[Dataset excerpts]
-----

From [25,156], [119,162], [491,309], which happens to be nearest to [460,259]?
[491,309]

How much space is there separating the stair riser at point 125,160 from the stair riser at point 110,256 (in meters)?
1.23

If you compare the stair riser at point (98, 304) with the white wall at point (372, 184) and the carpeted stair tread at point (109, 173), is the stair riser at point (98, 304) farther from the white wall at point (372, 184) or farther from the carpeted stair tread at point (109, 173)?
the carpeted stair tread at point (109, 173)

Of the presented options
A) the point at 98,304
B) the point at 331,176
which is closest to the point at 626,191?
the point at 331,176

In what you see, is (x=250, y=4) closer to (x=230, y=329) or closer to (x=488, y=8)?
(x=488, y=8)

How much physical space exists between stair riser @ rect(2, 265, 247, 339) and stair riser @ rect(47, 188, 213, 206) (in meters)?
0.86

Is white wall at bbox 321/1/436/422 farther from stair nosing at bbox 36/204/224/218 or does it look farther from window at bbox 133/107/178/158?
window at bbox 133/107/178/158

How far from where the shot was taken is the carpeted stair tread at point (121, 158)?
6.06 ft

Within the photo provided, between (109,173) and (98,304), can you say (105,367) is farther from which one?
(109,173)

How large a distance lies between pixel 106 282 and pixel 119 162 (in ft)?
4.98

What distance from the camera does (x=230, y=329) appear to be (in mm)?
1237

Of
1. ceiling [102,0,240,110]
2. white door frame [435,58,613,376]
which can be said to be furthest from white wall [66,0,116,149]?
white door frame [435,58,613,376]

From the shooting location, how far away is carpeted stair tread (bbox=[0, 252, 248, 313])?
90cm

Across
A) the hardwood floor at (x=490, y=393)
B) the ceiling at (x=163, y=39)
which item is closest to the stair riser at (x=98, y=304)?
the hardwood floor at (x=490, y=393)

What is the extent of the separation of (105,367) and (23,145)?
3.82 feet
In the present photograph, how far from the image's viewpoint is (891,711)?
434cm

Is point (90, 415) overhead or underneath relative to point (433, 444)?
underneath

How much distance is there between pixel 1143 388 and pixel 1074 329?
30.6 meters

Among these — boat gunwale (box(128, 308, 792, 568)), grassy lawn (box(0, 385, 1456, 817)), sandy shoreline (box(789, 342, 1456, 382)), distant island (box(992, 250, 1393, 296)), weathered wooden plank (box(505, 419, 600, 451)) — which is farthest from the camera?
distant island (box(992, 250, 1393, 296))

-----

[Written request] Can you repeat all the records above with every "stair riser" swapped for "step riser", leaving everything else unchanged?

[Exercise solution]
From [25,156], [119,162], [491,309], which happens to be nearest to [460,259]?
[491,309]

How much space is there separating the step riser at point 125,160 from the step riser at point 110,256 (in meters)?
1.23

If you compare the step riser at point (98, 304) with the white wall at point (372, 184) and the carpeted stair tread at point (109, 173), is the step riser at point (98, 304) farther from the white wall at point (372, 184) or farther from the carpeted stair tread at point (109, 173)?
the carpeted stair tread at point (109, 173)

Of the presented options
A) the point at 98,304
B) the point at 331,176
which is closest to the point at 626,191?
the point at 331,176

In what you see, is (x=250, y=4) closer to (x=230, y=329) or closer to (x=488, y=8)?
(x=488, y=8)

How much physical space exists between step riser @ rect(2, 265, 247, 339) and step riser @ rect(47, 188, 213, 206) (in meters)?
0.86

Is white wall at bbox 321/1/436/422 farther from stair nosing at bbox 36/204/224/218 or does it look farther from window at bbox 133/107/178/158?
window at bbox 133/107/178/158

How far from where the shot was taken is the carpeted stair tread at point (121, 158)?
6.06 ft

Within the photo provided, between (109,173) and (98,304), can you say (105,367) is farther from which one?
(109,173)

How large a distance lies between pixel 106 282 and pixel 119 162 (in ft)?
4.98

What distance from the camera does (x=230, y=329) appear to be (in mm)?
1237

Of
1. ceiling [102,0,240,110]
2. white door frame [435,58,613,376]
which can be said to be furthest from white wall [66,0,116,149]?
white door frame [435,58,613,376]

From the shooting location, how far away is carpeted stair tread (bbox=[0, 252, 248, 313])?
90cm

Across
A) the hardwood floor at (x=490, y=393)
B) the ceiling at (x=163, y=39)
which item is closest to the step riser at (x=98, y=304)?
the hardwood floor at (x=490, y=393)

What is the extent of the separation of (105,367) and (23,145)?
3.82 feet
In the present photograph, how far from the image's viewpoint is (891,711)?
434cm

Is point (90, 415) overhead or underneath relative to point (433, 444)?
underneath

How much distance is there between pixel 1143 388 and pixel 1074 329?
30.6 meters

Among these — boat gunwale (box(128, 308, 792, 568)), grassy lawn (box(0, 385, 1456, 817)), sandy shoreline (box(789, 342, 1456, 382)), distant island (box(992, 250, 1393, 296)), weathered wooden plank (box(505, 419, 600, 451)) — which is farthest from the camera?
distant island (box(992, 250, 1393, 296))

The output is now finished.